In other UK news, the Novel Coronavirus vaccine, developed by Pfizer and BioNTech, will be launched in the UK on Tuesday, making it the first European country to launch a full coronavirus vaccination programme
In commodities, expectations of a US rescue plan boosted gold prices, pushing above $1,870 during the day after a slump that appeared to have formed a short-lived bottom. At the same time, silver day to maintain the upward trend.
“The stimulus package has helped stabilize the gold market, as pumping more money into the financial system could spark inflation,” said Jim Wyckoff, a senior analyst at Kitco Metals.
In addition, tensions between China and the U.S. are likely to continue to provide some support for gold prices. The US Treasury Department on Monday morning announced sanctions against 14 officials of China’s National People’s Congress for “related to the disqualification of Members of the Hong Kong Legislative Council”.

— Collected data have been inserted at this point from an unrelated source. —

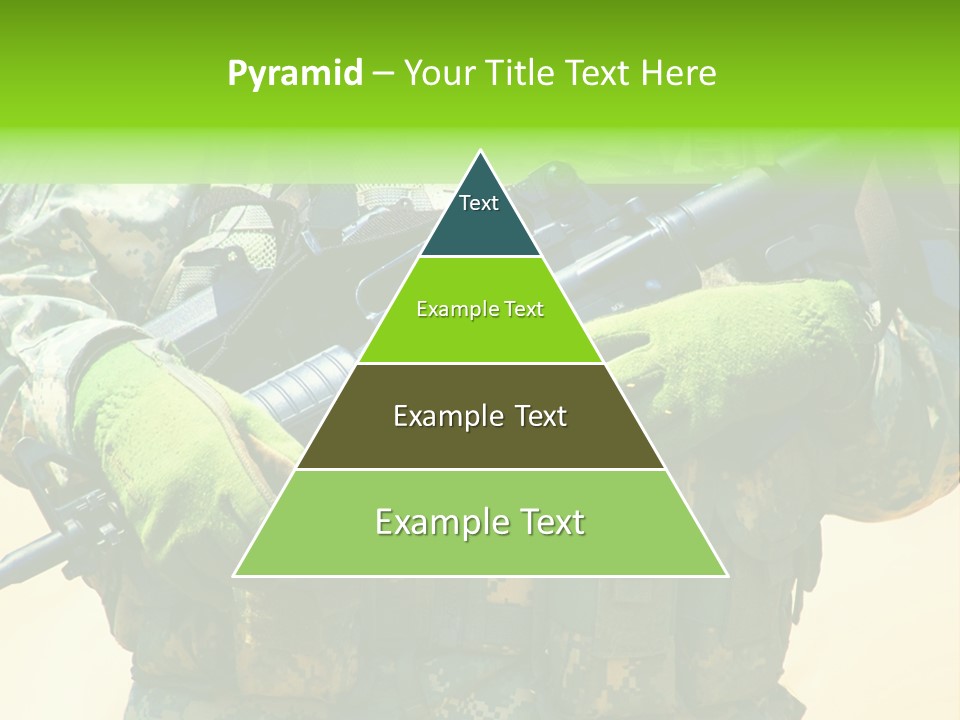 Pyramid – Your Title Text Here

Text

Example Text

Example Text

Example Text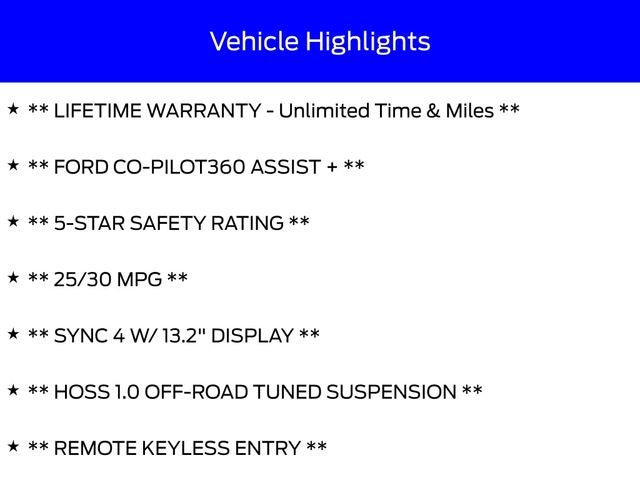 Vehicle Highlights

★ ** LIFETIME WARRANTY - Unlimited Time & Miles **

★ ** FORD CO-PILOT360 ASSIST + **

★ ** 5-STAR SAFETY RATING **

★ ** 25/30 MPG **

★ ** SYNC 4 W/ 13.2" DISPLAY **

★ ** HOSS 1.0 OFF-ROAD TUNED SUSPENSION **

★ ** REMOTE KEYLESS ENTRY **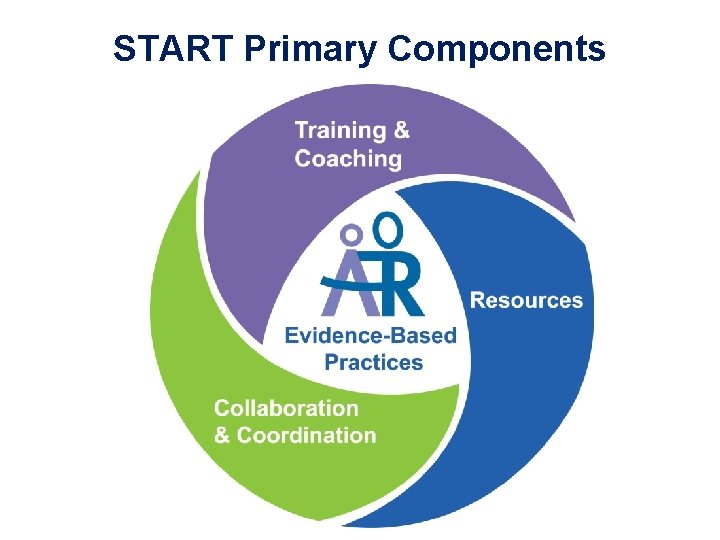 START Primary Components

Training & Coaching

Resources

Evidence-Based Practices

Collaboration & Coordination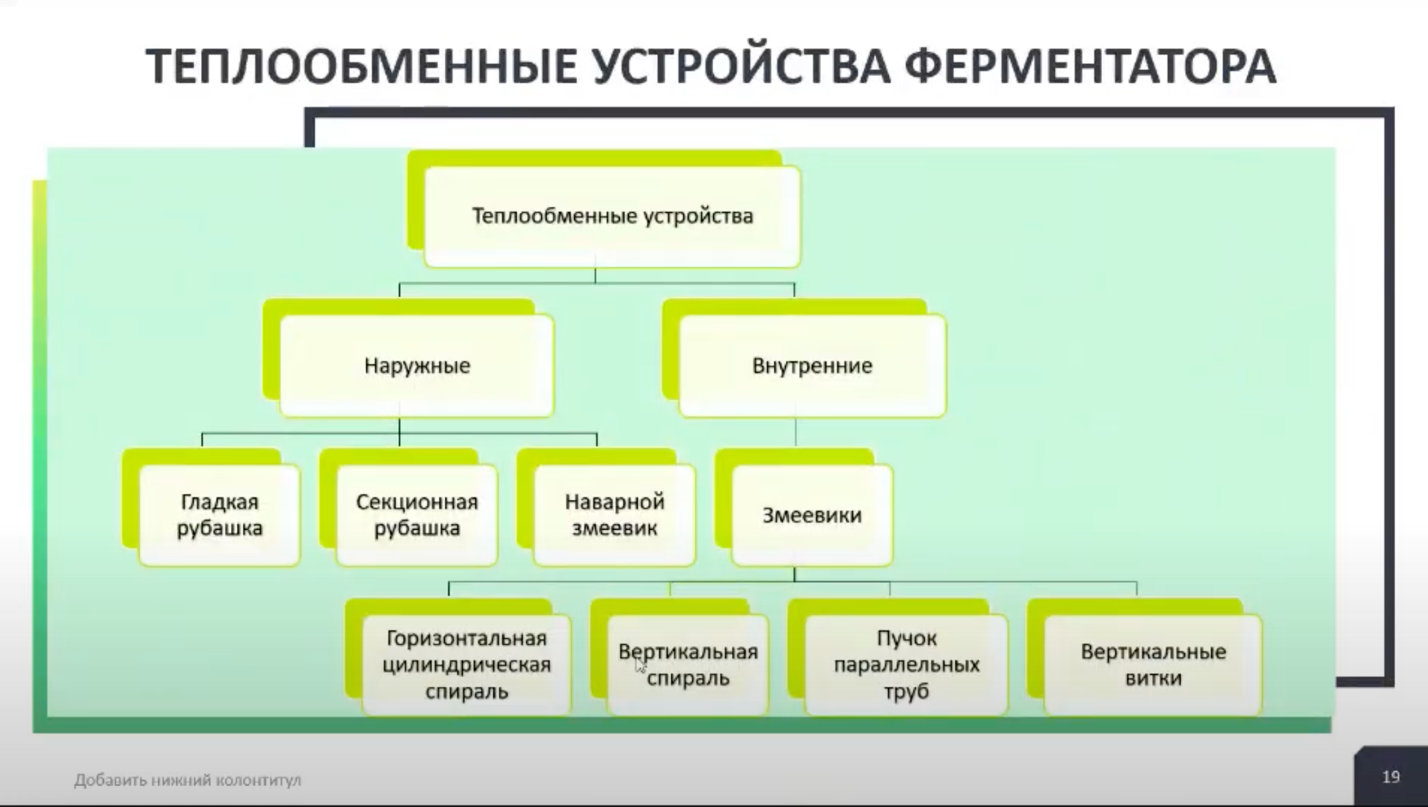 ТЕПЛООБМЕННЫЕ УСТРОЙСТВА ФЕРМЕНТАТОРА

Теплообменные устройства

Наружные

Внутренние

Гладкая рубашка

Секционная рубашка

Наварной змеевик

Змеевики

Горизонтальная цилиндрическая спираль

Вертикальная спираль

Пучок параллельных труб

Вертикальные витки

Добавить нижний колонтитул

19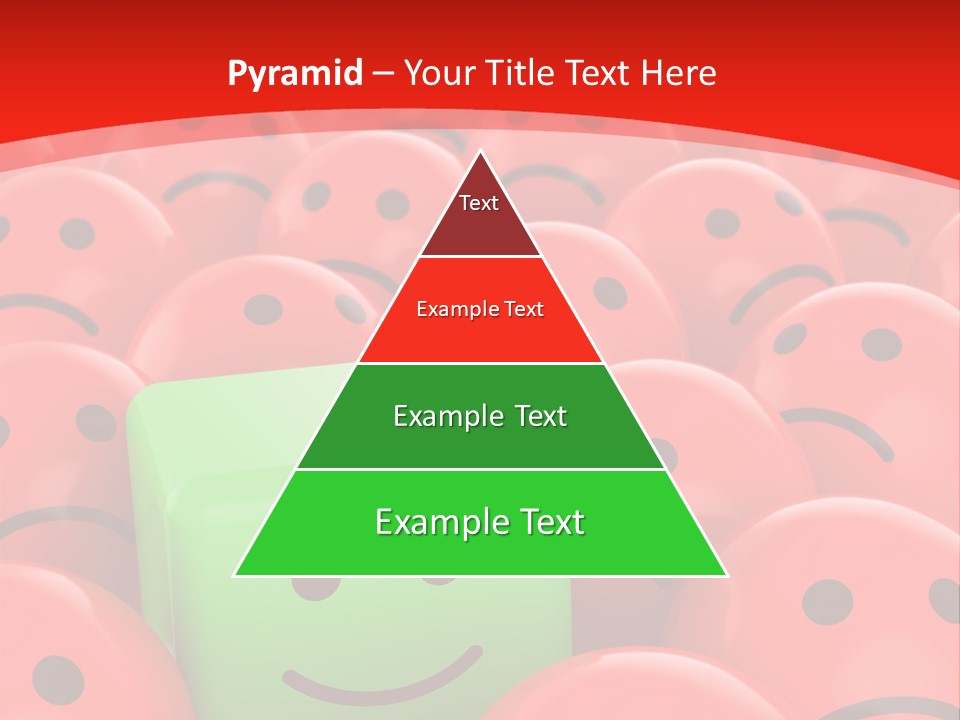 Pyramid – Your Title Text Here

Text

Example Text

Example Text

Example Text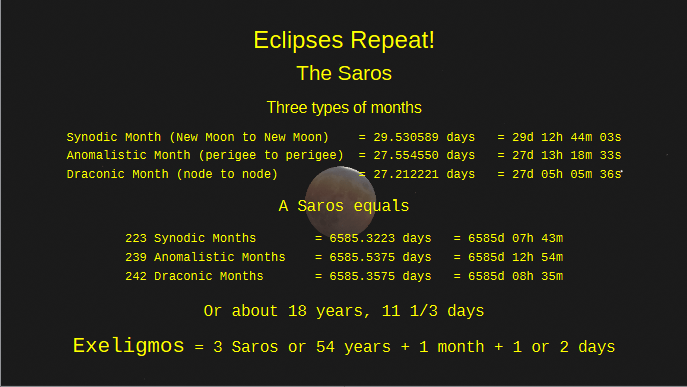 Eclipses Repeat!

The Saros

Three types of months

Synodic Month (New Moon to New Moon) = 29.530589 days = 29d 12h 44m 03s
Anomalistic Month (perigee to perigee) = 27.554550 days = 27d 13h 18m 33s
Draconic Month (node to node) = 27.212221 days = 27d 05h 05m 36s

A Saros equals

223 Synodic Months = 6585.3223 days = 6585d 07h 43m
239 Anomalistic Months = 6585.5375 days = 6585d 12h 54m
242 Draconic Months = 6585.3575 days = 6585d 08h 35m

Or about 18 years, 11 1/3 days

Exeligmos = 3 Saros or 54 years + 1 month + 1 or 2 days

Separately, the U.S. House of Representatives on Monday passed the Hong Kong People’s Freedom and Choice Act of 2020, which provides certain political asylum for Hong Kong residents. The bill then goes to the Senate for consideration and is due to be signed into law by the president before the Christmas recess.
It is seen as an attempt by the outgoing Trump to cement his legacy of China repression and to define Washington’s tough stance toward Beijing ahead of Biden’s inauguration on January 20, 2021.
Trend analysis of major currencies:
Euro: EurUSD traded in a narrow range near 1.2115 after two days of losses. On a technical level, the daily MACD red momentum column weakened slightly, with the RSI indicator trading below the overbought level and the KDJ indicator trying to move down from the overbought level to indicate price or high consolidation. Short-term initial support at 1.2075, initial resistance at 1.2165.
Sterling: The pound fluctuated sharply against the DOLLAR yesterday, falling more than 200 points at one point, but remained down for the day and was trading near 1.3335 to keep an eye on brexit news. On a technical level, the daily MACD green momentum column is emerging, with the RSI indicator hitting a low of 50 and the KDJ indicator falling from the overbought level, indicating a price or volatility move lower. Short-term initial support at 1.3300, initial resistance at 1.3400.
Yen: Dollar/Yen continued the momentum of the previous shock, the trading range has been narrowing. From a technical point of view, the daily chart MACD red kinetic energy column is very weak, the RSI indicator is hovering around the 50 levels, the KDJ indicator is holding steady around the 50 levels, the price is expected to maintain the box shock. Short-term initial support at 103.80, initial resistance at 104.35.